Archives For November 30, 1999

Guilt. Obligation. A sense of duty. A feeling within that it’s just what Christians are supposed to do. Curiosity. Desperation. Guidance.

All of these answers surfaced in response to this question in our Community Gathering conversation on Sunday.

I attended a Christian liberal arts university where students were encouraged to read through the entire Bible in a year. As incentive for staying the course, those who completed their reading were offered a free steak dinner at the President’s house.

I know the intentions for this approach were noble. The leaders of the University hoped that by reading the vast content of the Bible, students would know more about God and would grow in their relationship with God.

I’m afraid, however, that there are unintended consequences to such an approach to the Bible. I know because I fell victim to them.

Though I never took the President up on his offer, I did decide to read through the Bible the year after I graduated. I bought a One Year Bible, which has daily readings from the Old and New Testament, and decided to make my way through it.

▶ Recorded information:
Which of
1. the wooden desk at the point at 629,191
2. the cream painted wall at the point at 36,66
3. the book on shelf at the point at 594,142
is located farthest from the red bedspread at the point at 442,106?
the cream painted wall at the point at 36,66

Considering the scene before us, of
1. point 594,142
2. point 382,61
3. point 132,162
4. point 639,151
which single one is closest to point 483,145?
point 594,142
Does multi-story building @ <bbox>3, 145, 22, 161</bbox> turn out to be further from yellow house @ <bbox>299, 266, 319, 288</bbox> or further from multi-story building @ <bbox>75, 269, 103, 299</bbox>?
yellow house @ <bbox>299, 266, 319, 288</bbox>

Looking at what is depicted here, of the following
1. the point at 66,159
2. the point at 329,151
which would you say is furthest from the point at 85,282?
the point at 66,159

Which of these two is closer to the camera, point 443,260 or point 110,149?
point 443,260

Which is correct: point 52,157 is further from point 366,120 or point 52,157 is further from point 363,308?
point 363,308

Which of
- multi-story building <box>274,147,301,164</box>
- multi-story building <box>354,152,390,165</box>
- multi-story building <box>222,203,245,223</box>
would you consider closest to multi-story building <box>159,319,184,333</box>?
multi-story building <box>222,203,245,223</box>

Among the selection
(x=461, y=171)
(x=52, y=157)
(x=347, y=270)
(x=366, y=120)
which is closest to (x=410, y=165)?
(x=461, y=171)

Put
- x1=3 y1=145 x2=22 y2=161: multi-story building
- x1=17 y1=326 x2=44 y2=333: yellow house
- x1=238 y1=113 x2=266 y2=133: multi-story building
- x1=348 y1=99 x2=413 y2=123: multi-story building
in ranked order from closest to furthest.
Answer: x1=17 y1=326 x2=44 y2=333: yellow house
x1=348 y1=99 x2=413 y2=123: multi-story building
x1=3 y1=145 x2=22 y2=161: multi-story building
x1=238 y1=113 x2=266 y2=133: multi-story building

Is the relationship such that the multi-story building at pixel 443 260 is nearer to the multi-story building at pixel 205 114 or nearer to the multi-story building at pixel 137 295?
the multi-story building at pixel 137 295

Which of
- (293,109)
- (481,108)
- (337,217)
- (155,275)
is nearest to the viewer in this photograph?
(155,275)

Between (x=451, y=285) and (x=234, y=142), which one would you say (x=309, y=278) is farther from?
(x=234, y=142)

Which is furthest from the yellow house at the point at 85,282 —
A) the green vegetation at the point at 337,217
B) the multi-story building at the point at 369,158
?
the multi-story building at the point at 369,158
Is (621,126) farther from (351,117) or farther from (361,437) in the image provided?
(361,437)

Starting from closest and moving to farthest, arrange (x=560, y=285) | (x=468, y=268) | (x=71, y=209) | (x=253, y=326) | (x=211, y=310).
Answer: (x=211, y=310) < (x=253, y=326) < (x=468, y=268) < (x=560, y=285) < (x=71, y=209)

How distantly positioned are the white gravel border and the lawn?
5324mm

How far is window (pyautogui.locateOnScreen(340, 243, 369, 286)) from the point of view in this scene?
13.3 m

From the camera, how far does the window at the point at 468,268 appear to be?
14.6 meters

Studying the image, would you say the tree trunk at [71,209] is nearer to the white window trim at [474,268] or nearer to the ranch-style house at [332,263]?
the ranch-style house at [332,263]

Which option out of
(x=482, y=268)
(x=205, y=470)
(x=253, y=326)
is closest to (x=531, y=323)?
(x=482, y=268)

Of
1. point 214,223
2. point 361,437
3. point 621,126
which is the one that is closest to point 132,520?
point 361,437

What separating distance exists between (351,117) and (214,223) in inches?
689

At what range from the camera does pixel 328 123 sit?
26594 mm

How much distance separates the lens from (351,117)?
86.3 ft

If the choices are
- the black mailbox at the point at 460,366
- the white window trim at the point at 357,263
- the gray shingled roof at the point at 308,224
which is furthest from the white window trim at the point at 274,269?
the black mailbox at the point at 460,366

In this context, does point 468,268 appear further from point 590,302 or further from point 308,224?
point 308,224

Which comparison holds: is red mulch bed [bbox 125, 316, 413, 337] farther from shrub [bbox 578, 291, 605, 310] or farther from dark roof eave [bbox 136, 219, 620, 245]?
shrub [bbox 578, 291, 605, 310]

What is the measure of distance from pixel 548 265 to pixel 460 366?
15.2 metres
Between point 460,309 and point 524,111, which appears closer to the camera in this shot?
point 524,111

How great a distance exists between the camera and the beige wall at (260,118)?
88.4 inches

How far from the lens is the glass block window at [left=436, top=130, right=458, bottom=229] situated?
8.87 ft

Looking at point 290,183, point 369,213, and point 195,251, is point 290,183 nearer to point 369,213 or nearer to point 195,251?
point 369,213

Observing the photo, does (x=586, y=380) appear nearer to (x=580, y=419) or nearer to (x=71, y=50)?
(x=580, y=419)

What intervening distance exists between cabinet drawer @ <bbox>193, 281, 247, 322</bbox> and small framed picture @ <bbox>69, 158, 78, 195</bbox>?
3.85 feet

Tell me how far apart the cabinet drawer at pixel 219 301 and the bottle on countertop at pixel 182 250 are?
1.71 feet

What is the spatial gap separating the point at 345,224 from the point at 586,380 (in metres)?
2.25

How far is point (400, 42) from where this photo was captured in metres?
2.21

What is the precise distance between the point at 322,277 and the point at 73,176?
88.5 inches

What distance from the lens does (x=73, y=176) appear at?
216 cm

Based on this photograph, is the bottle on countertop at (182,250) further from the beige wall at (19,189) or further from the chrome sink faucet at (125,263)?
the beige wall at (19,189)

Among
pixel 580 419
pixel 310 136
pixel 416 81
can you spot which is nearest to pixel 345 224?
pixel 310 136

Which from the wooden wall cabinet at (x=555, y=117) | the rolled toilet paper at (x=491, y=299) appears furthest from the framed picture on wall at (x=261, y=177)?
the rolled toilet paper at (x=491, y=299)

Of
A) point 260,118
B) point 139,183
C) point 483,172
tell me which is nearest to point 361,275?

▶ Exercise set:
**1.** In the post about reading the Bible, what reward did the university offer students who finished reading the entire Bible in a year?
**2.** Extend the post about reading the Bible, starting after its final sentence.
The listing is not used for anything here.

▶ Results:
**1.** A free steak dinner at the President's house.

**2.**
By the summertime, I had fallen about a month behind. I felt terrible about it. I was reminded of my shortcomings every day when I read the dates that accompanied the daily readings in the One Year Bible.

So on my summer vacation (in Destin, Florida!) I spent most of the time trying to catch up. I had to stay the course. I didn’t want to be a failure at Bible reading. I must have read hundreds of chapters of Scripture that week.

Here’s the thing: I don’t recall connecting to God in a significant way during that week. I can’t remember anything about it except that I was so caught up in catching up.

What this revealed to me is that it’s possible to read the Bible and yet miss the God of the Bible.

I was caught up in a paradigm for Bible reading that revolved around completion, information, and volume.

The side effects were:

  • guilt
  • failure
  • boredom
  • setting up those who read the most Bible as an elite class of people
  • and most significantly, missing God.

Jesus critiqued a similar impulse in the religious leaders of his day when he pointed out that they went to the Scriptures to find eternal life but missed that the Scriptures testified about Jesus and thus refused to receive eternal life from him (John 5:39-40). They read the Bible but missed the God of the Bible.

In the John 5 story, Jesus simultaneously points to a different paradigm for Bible reading, one that revolves instead around connection, relationship, communication, and interaction. The Bible serves as a witness that introduces us to God. The Bible is a conversation piece through which we interact with God.

What would it look like to read the Bible in such a paradigm?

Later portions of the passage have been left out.